SALT LAKE CITY (AP) - Murray Energy Corp. remains adamant in its plans not to reopen the Utah coal mine where six miners and three rescuers were killed in 2007.
A report this weekend said Murray Energy Corp. was interested in reopening the Crandall Canyon Mine at an yet undetermined time. The report came from the Bureau of Land Management.
Murray?Energy Corp. officials quickly responded this weekend.
In an email to The Times Leader late Saturday night, company officials reaffirmed its plans to keep the Crandall Canyon Mine closed.

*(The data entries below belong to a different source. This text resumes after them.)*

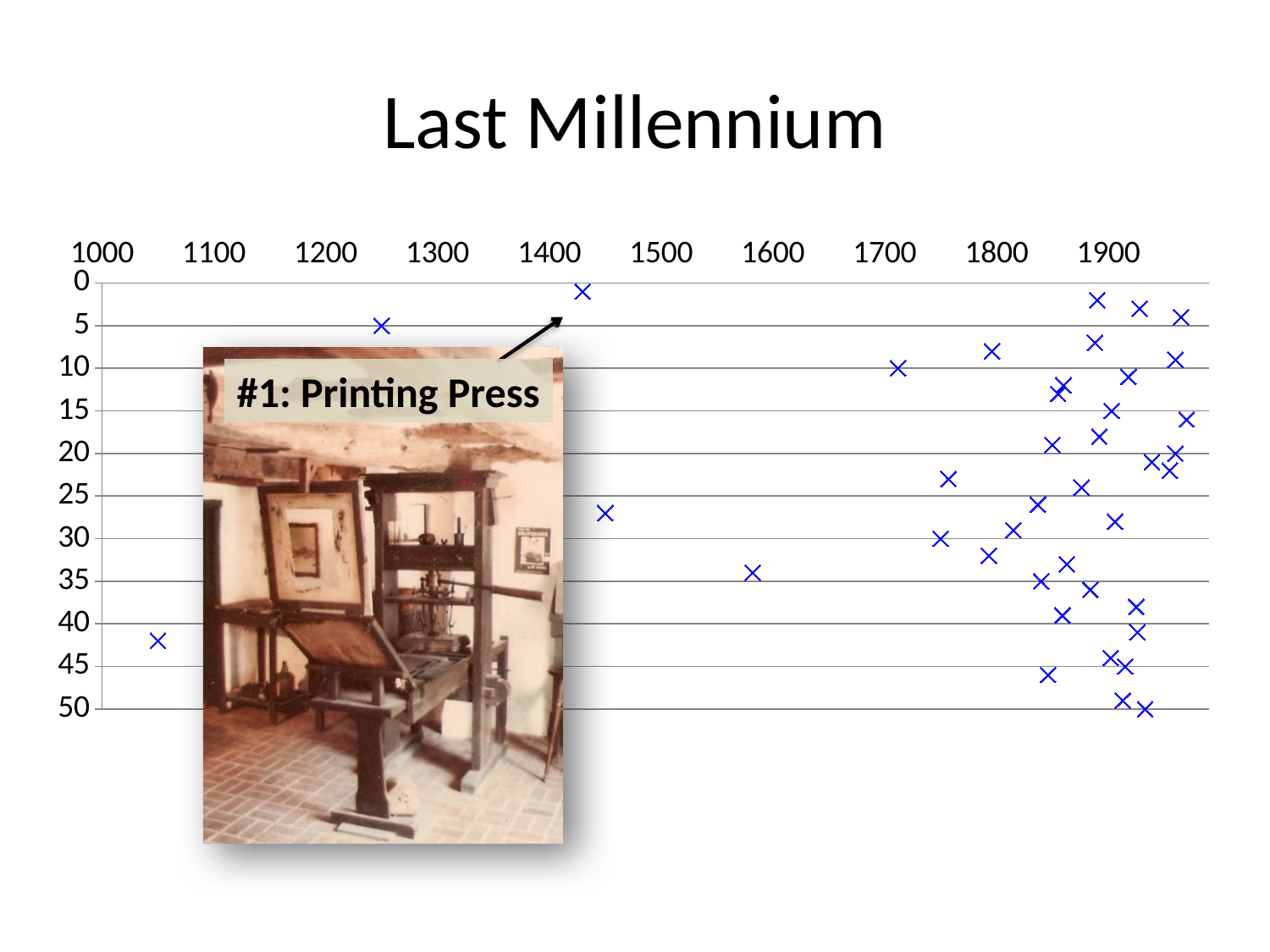
Is the y value of the point plotted near the year 1700 greater or less than 20? less What kind of chart is shown on the slide? scatter chart Which has the smaller y value: the point plotted near 1250 or the point plotted near 1450 at about rank 27? the point near 1250 What rank value does the point annotated as the Printing Press have? 1 Is the y value of the point plotted near the year 1050 greater or less than 35? greater Is the y value of the point plotted near the year 1600 greater or less than 30? greater Which point has the lowest y-axis value on the chart? #1: Printing Press What does the annotation label on the chart say? #1: Printing Press What is the title of the chart? Last Millennium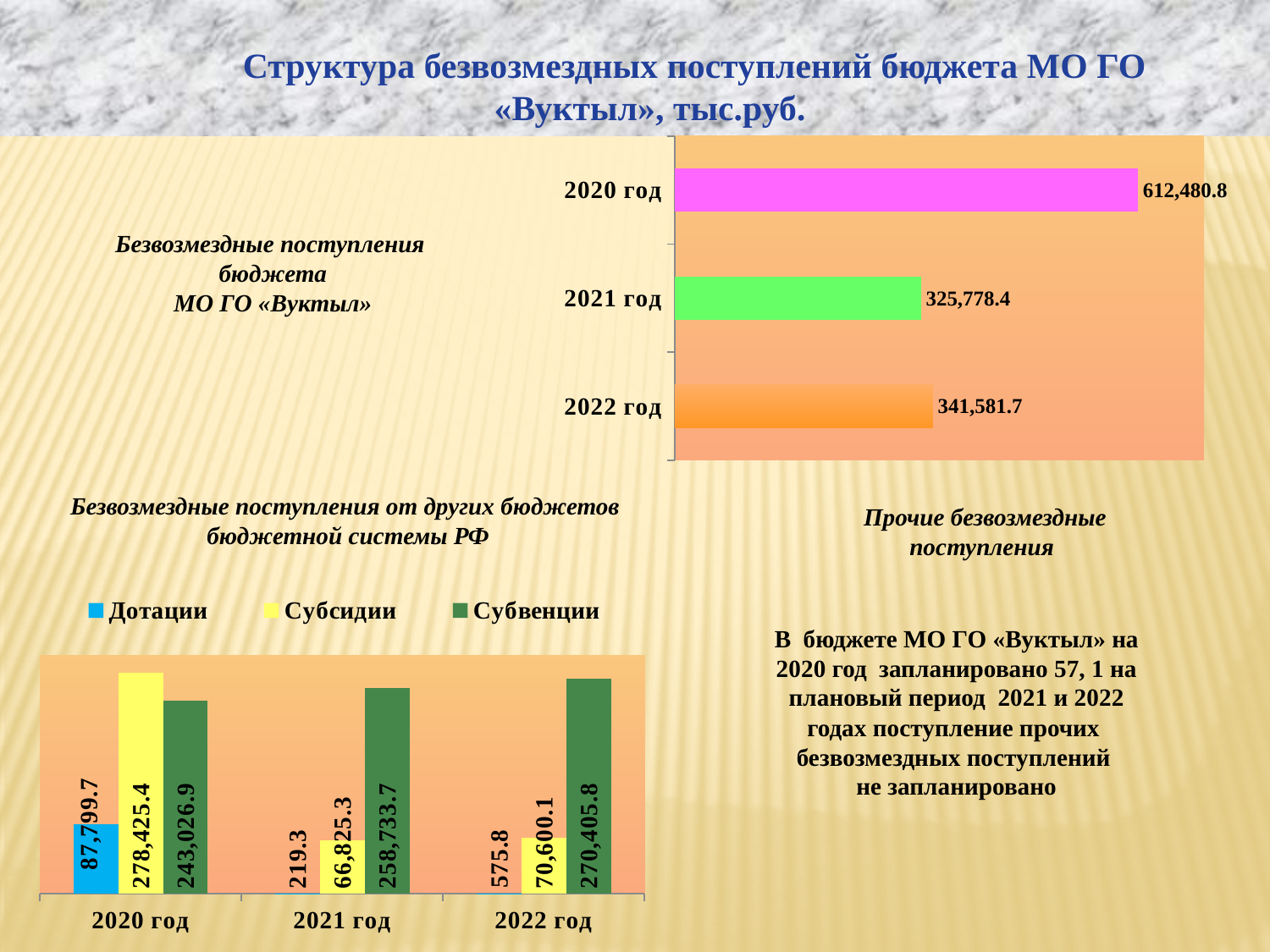
In the top-right chart (Безвозмездные поступления бюджета МО ГО «Вуктыл»), what is the value for 2021 год? 325,778.4 In the bottom-left chart (Безвозмездные поступления от других бюджетов бюджетной системы РФ), what is the value of Субсидии for 2020 год? 278,425.4 In the bottom-left chart (Безвозмездные поступления от других бюджетов бюджетной системы РФ), which is larger for 2021 год: Субсидии or Субвенции? Субвенции In the top-right chart (Безвозмездные поступления бюджета МО ГО «Вуктыл»), what is the difference between the 2020 год and 2021 год values? 286,702.4 In the top-right chart (Безвозмездные поступления бюджета МО ГО «Вуктыл»), what is the value for 2020 год? 612,480.8 In the bottom-left chart (Безвозмездные поступления от других бюджетов бюджетной системы РФ), how many series does the legend list? 3 What kind of chart is the top-right chart (Безвозмездные поступления бюджета МО ГО «Вуктыл»)? Bar chart In the top-right chart (Безвозмездные поступления бюджета МО ГО «Вуктыл»), which year has the lowest value? 2021 год In the top-right chart (Безвозмездные поступления бюджета МО ГО «Вуктыл»), how many years are shown? 3 In the bottom-left chart (Безвозмездные поступления от других бюджетов бюджетной системы РФ), what is the difference between Субвенции for 2022 год and 2021 год? 11,672.1 In the bottom-left chart (Безвозмездные поступления от других бюджетов бюджетной системы РФ), what is the value of Дотации for 2022 год? 575.8 In the top-right chart (Безвозмездные поступления бюджета МО ГО «Вуктыл»), which year has the highest value? 2020 год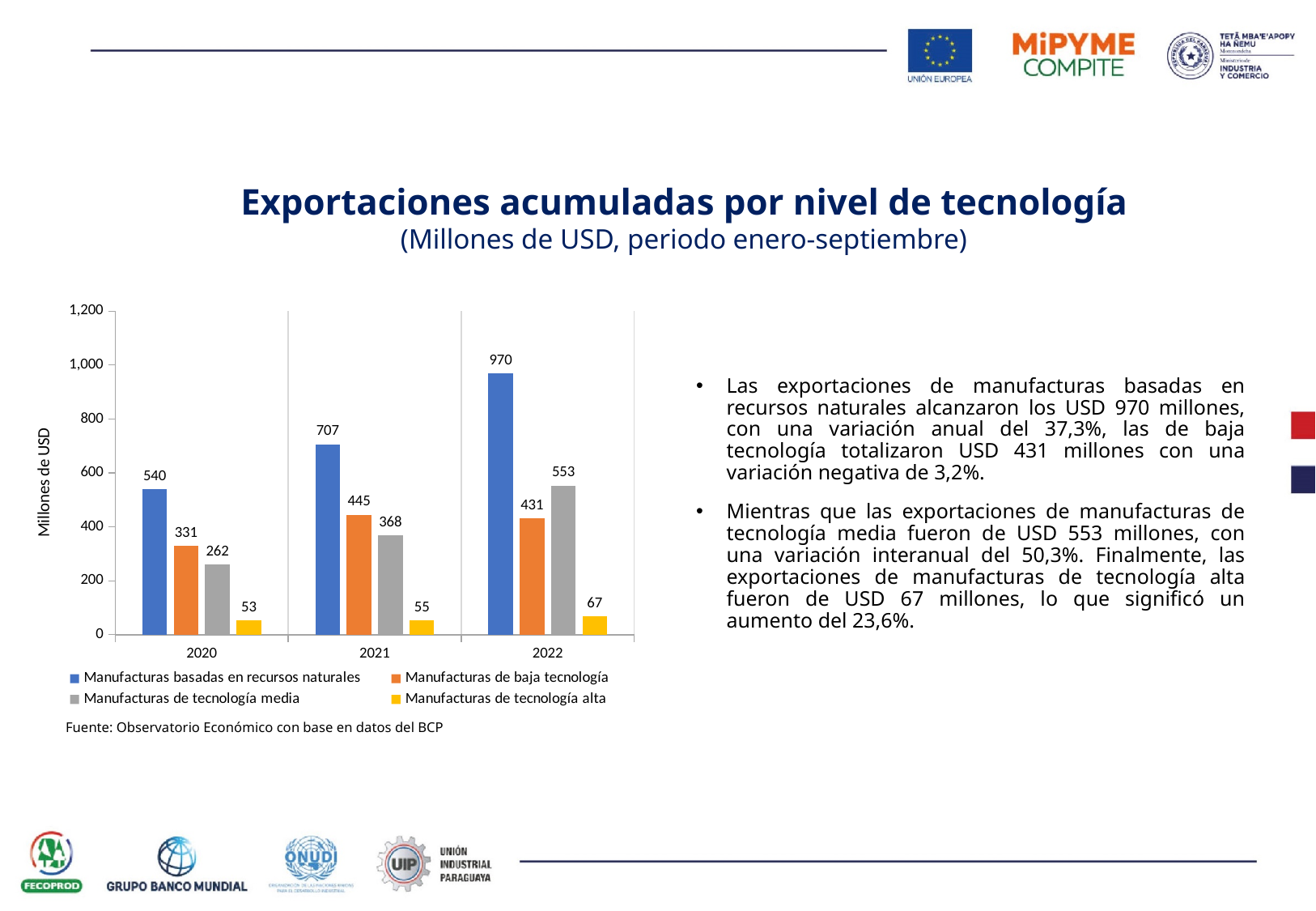
How many series does the legend list? 4 Which series has the lowest value in 2021? Manufacturas de tecnología alta What is the value for Manufacturas de tecnología media in 2021? 368 What is the label of the y axis? Millones de USD What is the value for Manufacturas de tecnología alta in 2020? 53 Which is larger in 2022: Manufacturas de baja tecnología or Manufacturas de tecnología media? Manufacturas de tecnología media What kind of chart is shown on the slide? Bar chart What is the difference between Manufacturas basadas en recursos naturales in 2022 and in 2021? 263 Which year has the highest value for Manufacturas basadas en recursos naturales? 2022 Do the values for Manufacturas de tecnología media rise or fall from 2020 to 2022? Rise How many years are shown on the x axis? 3 What is the value for Manufacturas basadas en recursos naturales in 2022? 970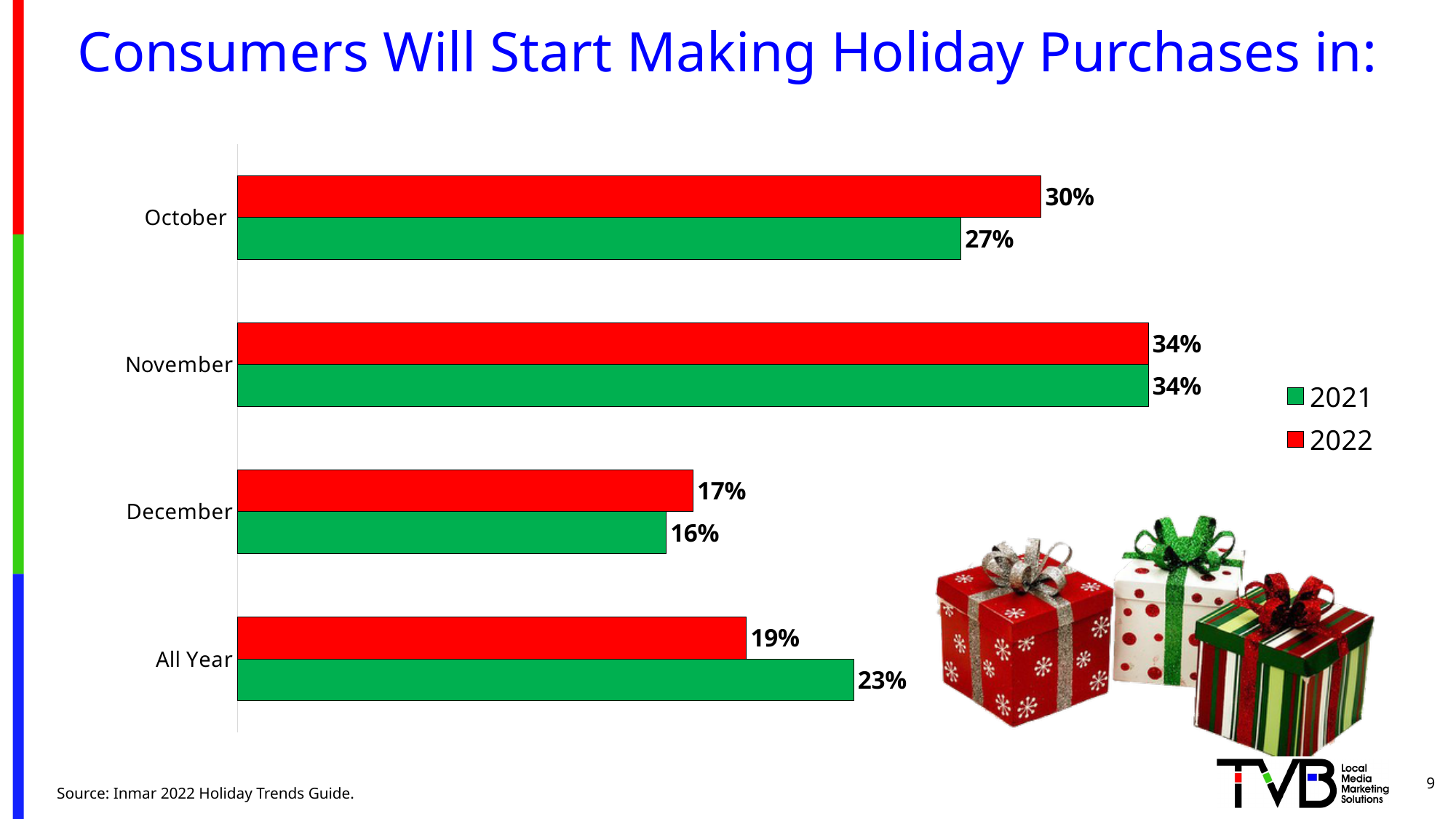
Which is larger for December, the 2021 value or the 2022 value? 2022 What is the 2021 value for December? 16% What is the difference between the 2021 and 2022 values for All Year? 4% What is the difference between the 2022 and 2021 values for October? 3% What kind of chart is shown on the slide? bar chart Which colour represents the 2021 series? green How many categories are shown on the chart? 4 What is the 2021 value for All Year? 23% What is the 2022 value for October? 30% Which category has the highest 2022 value? November How many series does the legend list? 2 Which category has the lowest 2021 value? December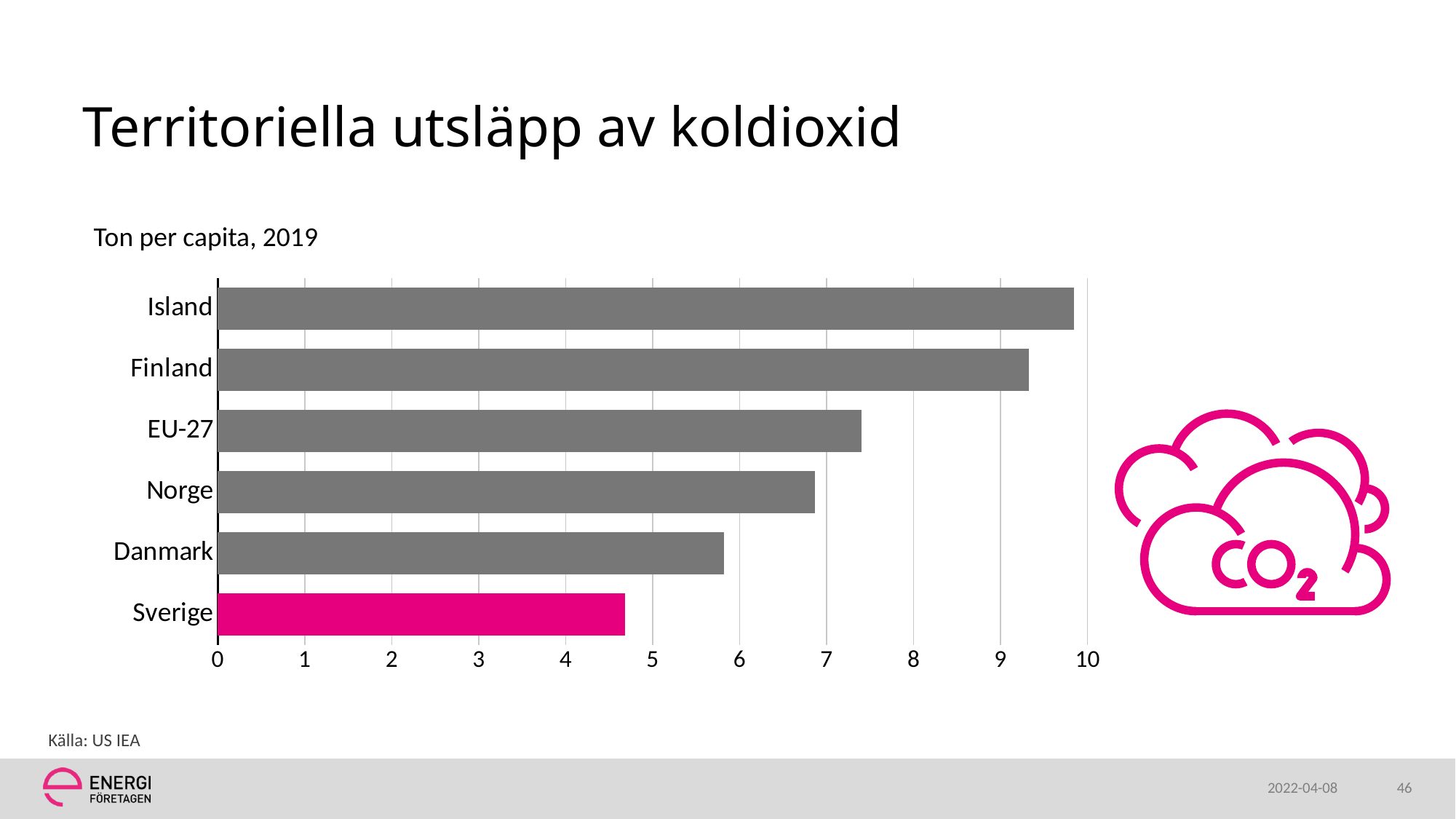
Is the value for EU-27 greater or less than 7? greater What kind of chart is shown on the slide? bar chart Is the value for Norge greater or less than 7? less How many countries or regions are shown in the chart? 6 Is the value for Danmark greater or less than 6? less Which has the larger value, EU-27 or Norge? EU-27 Which country has the lowest territorial CO2 emissions per capita in the chart? Sverige What unit and year does the chart subtitle state? Ton per capita, 2019 Which has the larger value, Danmark or Sverige? Danmark Which country has the highest territorial CO2 emissions per capita in the chart? Island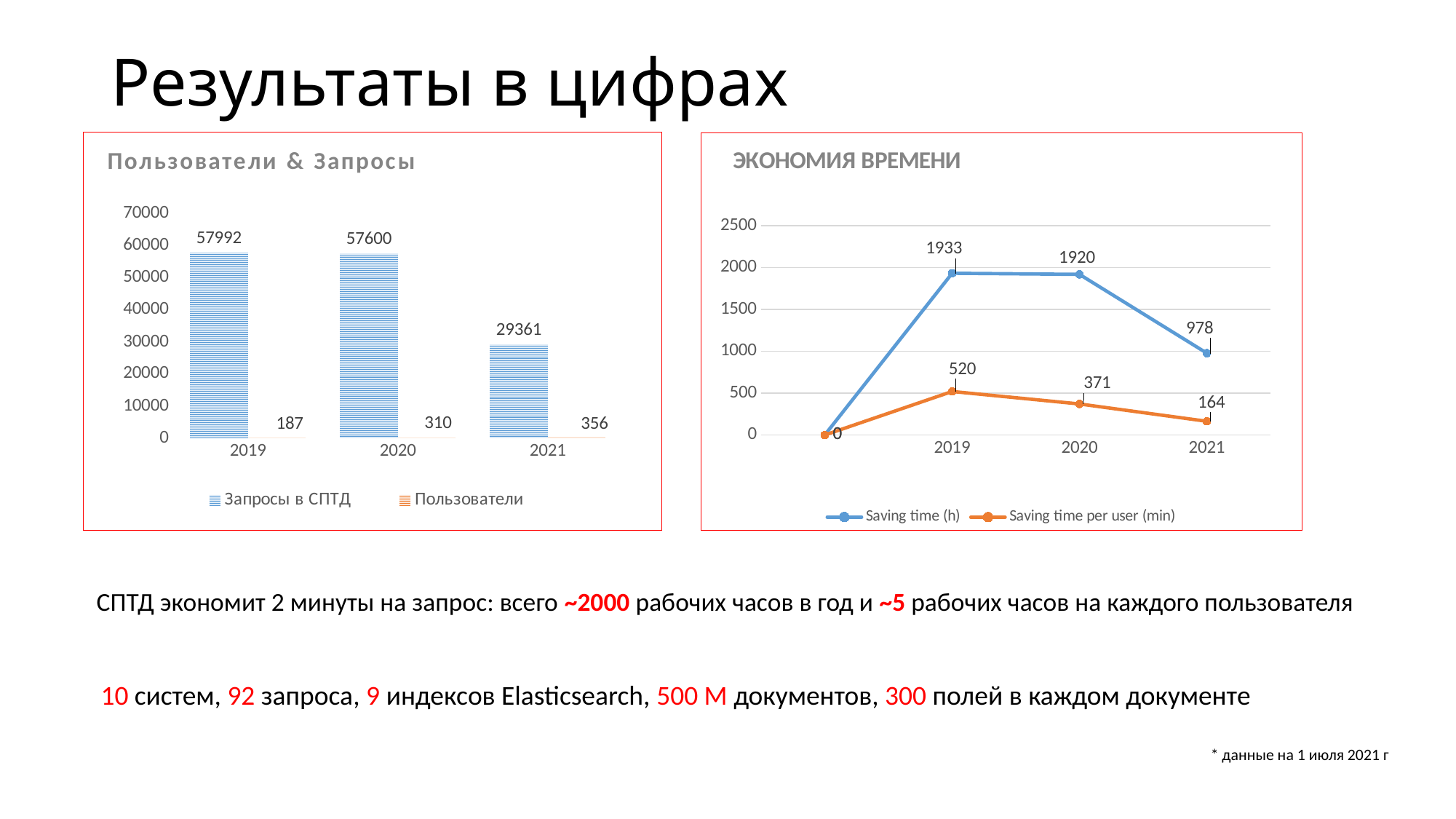
In the 'ЭКОНОМИЯ ВРЕМЕНИ' chart, which year has the highest value for Saving time (h)? 2019 In the 'ЭКОНОМИЯ ВРЕМЕНИ' chart, what is the value of Saving time (h) for 2020? 1920 In the 'Пользователи & Запросы' chart, what is the value of Пользователи for 2021? 356 In the 'Пользователи & Запросы' chart, do the Пользователи values rise or fall from 2019 to 2021? Rise In the 'Пользователи & Запросы' chart, how many series does the legend list? 2 What kind of chart is the 'Пользователи & Запросы' chart? Bar chart What kind of chart is the 'ЭКОНОМИЯ ВРЕМЕНИ' chart? Line chart In the 'Пользователи & Запросы' chart, which year has the lowest value for Запросы в СПТД? 2021 In the 'Пользователи & Запросы' chart, what is the value of Запросы в СПТД for 2019? 57992 In the 'Пользователи & Запросы' chart, what is the difference between the Запросы в СПТД values for 2019 and 2020? 392 In the 'ЭКОНОМИЯ ВРЕМЕНИ' chart, what is the difference between Saving time per user (min) for 2020 and 2021? 207 In the 'ЭКОНОМИЯ ВРЕМЕНИ' chart, what is the value of Saving time per user (min) for 2019? 520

"UtahAmerican has no plans whatsoever to re-open the mine, nor is it even under the slightest consideration. We are currently operating the West Ridge and Lila Canyon Mines, which provides hundreds of high paying jobs to its valued employees, and coal production from these mines is sufficient to service our customers," the e-mail to the Times Leader stated. "The coal reserves in the area of Crandall Canyon and elsewhere are our assets, and we are simply doing what is required by law to maintain control of our assets nothing more, nothing less."
Roger Bankert, a supervisor with the BLM's Division of Lands and Minerals, said that Murray Energy has maintained a lease at the mine and expressed an interest in mining there again in the future.
Murray Energy Vice President Rob Murray said Saturday that there are "no plans whatsoever to reopen the mine, nor is it even under the slightest consideration."
Today marks the fifth anniversary of the collapse at the underground mine that killed six miners. It was so powerful that it initially registered as a magnitude 3.9 earthquake. Another cave-in 10 days later killed three members of a rescue team.
The operation was called off after drilling into the mountain found no sign of the trapped men. Their bodies remain deep in the mine's catacombs.
Daron Haddock, a manager with the Utah Division of Oil, Gas and Mining, said the mine's reopening would be controversial because "basically it's a grave" for the deceased miners and rescuers.
The mine is not economically feasible right now because of falling coal prices, he said, and it could only be reopened after costly work.
Murray Energy essentially has 20 years from the time of the closure to either act on the lease or relinquish it.
If the lease is relinquished and not sold, the state is potentially interested in reclaiming the site, Haddock said.
The lease is for 3,517 acres, and the company must pay fees to maintain it without active drilling.
"The coal reserves in the area of Crandall Canyon and elsewhere are our assets, and we are simply doing what required by law to maintain control of our assets - nothing more, nothing less," Murray wrote by email Saturday.